Je suis arrivée au journal en janvier 2000. J’avais répondu à deux offres d’emploi : un poste de secrétaire dans une PME qui vendait des boulons et à Politis****. Deux réponses positives. Entre les boulons, plus lucratifs, et Politis, j’ai vite choisi. Même si je ne connaissais pas l’hebdo, j’ai pressenti que je m’y plairais mieux. Effectivement, les conversations à la machine à café m’ont changée de celles des boîtes où j’avais bossé en intérim, débutant invariablement sur le film de la veille à la télé. À Politis, on a d’autres sujets de conversation ! Je me suis ouverte à l’actu, aux luttes sociales et écolos, et à la vie des idées. Mon bureau est à l’entrée, poste d’accueil et d’aiguillage : je réceptionne le courrier, les montagnes de livres que reçoivent les journalistes, les journaux et les appels. « Politis, bonjour ! », c’est moi. Et je me souviens avec beaucoup d’émotion, encore aujourd’hui, des centaines d’appels de soutien en 2006, lorsque nous avons lancé la souscription qui nous a sauvés : « Tenez bon ! », « On a besoin de vous ! », « Ne lâchez rien ! » C’était hyperstimulant. Et nous avons reçu tant de chèques que j’avais dû « embaucher » nos deux stagiaires journalistes pour m’aider à vider les sacs de lettres et à saisir les noms des donateurs, avec le montant des chèques. Il s’agissait de bien tenir les comptes pour pouvoir répondre aux membres de l’équipe, qui demandaient fébrilement toutes les cinq minutes ou presque : « Alors, on en est à combien ? » Vos post-it d’encouragement ont recouvert mon vieil ordi dodu jusqu’à ce qu’il soit remplacé par un « slim Mac »…

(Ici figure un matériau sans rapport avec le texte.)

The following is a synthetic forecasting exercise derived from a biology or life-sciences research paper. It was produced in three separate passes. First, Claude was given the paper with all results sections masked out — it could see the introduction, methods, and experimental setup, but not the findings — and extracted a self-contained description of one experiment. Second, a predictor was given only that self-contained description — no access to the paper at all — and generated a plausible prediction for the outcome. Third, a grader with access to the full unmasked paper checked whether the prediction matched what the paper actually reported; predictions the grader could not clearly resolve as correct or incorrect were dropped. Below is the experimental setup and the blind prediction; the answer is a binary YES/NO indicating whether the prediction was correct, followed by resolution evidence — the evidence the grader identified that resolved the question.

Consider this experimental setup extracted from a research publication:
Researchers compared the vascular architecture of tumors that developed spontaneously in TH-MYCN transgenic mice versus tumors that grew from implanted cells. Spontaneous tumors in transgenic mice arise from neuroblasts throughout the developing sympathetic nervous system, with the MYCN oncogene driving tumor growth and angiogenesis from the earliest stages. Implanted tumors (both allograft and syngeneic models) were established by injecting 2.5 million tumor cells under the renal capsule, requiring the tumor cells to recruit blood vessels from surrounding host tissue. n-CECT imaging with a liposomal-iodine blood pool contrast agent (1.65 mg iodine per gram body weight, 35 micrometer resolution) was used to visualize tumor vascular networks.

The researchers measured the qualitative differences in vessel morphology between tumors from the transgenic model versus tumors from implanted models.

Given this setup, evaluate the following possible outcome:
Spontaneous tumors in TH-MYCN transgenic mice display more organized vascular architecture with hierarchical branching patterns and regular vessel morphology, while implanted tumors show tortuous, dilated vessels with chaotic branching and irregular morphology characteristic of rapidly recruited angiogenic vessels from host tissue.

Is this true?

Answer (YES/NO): NO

« C’était le lundi 16 octobre 2006 »

Patrick Piro

Un jour, j’ai fui sans me retourner des carrières qui me tendaient les bras dans un certain monde d’entreprises où l’on rémunère par un salaire très correct l’adhésion à un projet collectif à l’utilité sociale et à l’éthique restreintes. À Politis, il y avait la haute lutte à mener pour l’écologie, dans son acception politique la plus vaste, dans un hebdo teigneux comme ces chiots qu’on n’arrive pas à noyer. Mais ce n’est pas ce jour de 1998 où j’ai intégré l’équipe que j’ai intimement compris pourquoi j’avais atterri là. C’était le lundi 16 octobre 2006. Au lieu de la liasse habituelle de courriers, Brigitte, à l’accueil, réceptionne deux gros sacs de jute des mains du postier. Dedans, des centaines d’enveloppes avec un chèque et presque toujours un message émouvant d’encouragement ou de supplication – « Vivez, pour nous tous ! ». Le numéro 921, sorti le jeudi précédent, sonnait le tocsin en Une : « Sans votre soutien, Politis va disparaître ! » Il fallait trouver 1 million d’euros. Le 31 octobre, date limite fixée par le tribunal de commerce pour le bouclage d’un plan de reprise crédible porté par les salariés (le coup des Lip, en 1977 !), l’immense, l’énorme, l’insubmersible famille Politis avait acheminé en sacs de jute, au 2, impasse Delaunay, la somme parfaite de 998 000 euros, mots doux compris. Cet octobre solaire, tout fut dit du « pourquoi », avec une clarté et une puissance dont l’évocation me fait chaque fois remonter des frissons, du genre uniques dans une vie.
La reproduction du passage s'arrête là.